City needs to enforce its truck routes
Nov 25, 2014 | 6692 views | 0 0 comments | 41 41 recommendations | email to a friend | print
Last week on Grand Avenue, the Maspeth community was given a costly reminder as to why Grand Avenue has been, at least in theory, removed from the Department of Transportation’s official truck route map for New York City.

While a Parks Department vehicle was stationary on Grand Avenue, a tractor-trailer rounded the corner of 72nd Street, and without the driver realizing it the two trucks came into contact with one another causing the Parks Department truck to flip over on its side.

The fact of the matter is that this accident, which caused traffic to back up for several hours on the thoroughfare, never should have happened.

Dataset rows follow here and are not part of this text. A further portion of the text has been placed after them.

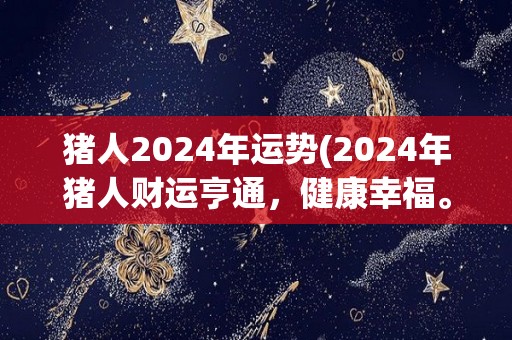 猪人2024年运势(2024年猪人财运亨通，健康幸福。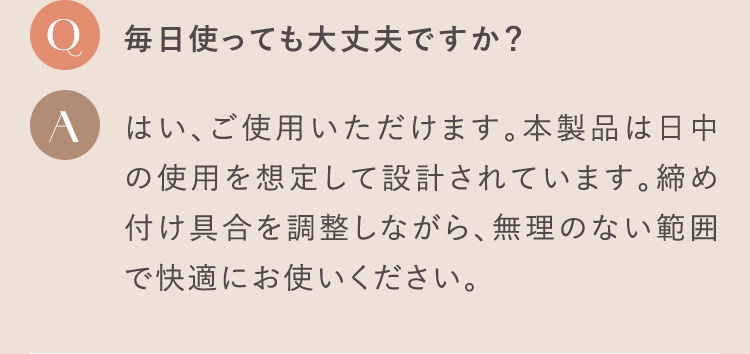 Q

毎日使っても大丈夫ですか？

A

はい、ご使用いただけます。本製品は日中の使用を想定して設計されています。締め付け具合を調整しながら、無理のない範囲で快適にお使いください。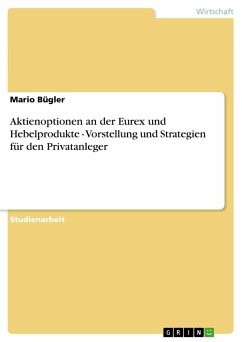 Wirtschaft

Mario Bügler

Aktienoptionen an der Eurex und Hebelprodukte - Vorstellung und Strategien für den Privatanleger

Studienarbeit

GRIN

The driver of the tractor-trailer never should have been there in the first place.

While Grand Avenue is a main street that connects Brooklyn and Queens and at some points runs through heavily industrialized areas, the section of the avenue that traverses the Maspeth commercial corridor is not one of those areas.

While it is understandable that the local businesses on the Maspeth commercial corridor are in need of resupply, and there will always been some level of trucking traversing the neighborhood, there’s not reason why a full-sized tractor-trailer needs to be making a tricky turn from 72nd Street onto Grand Avenue.

In fact, illegal truck traffic is a problem in communities across the city, with drivers skirting truck routes in favor of shortcuts down residential streets that weren't designed to handle the big loads. The city needs to do more to enforce its truck routes. They are in place for a reason.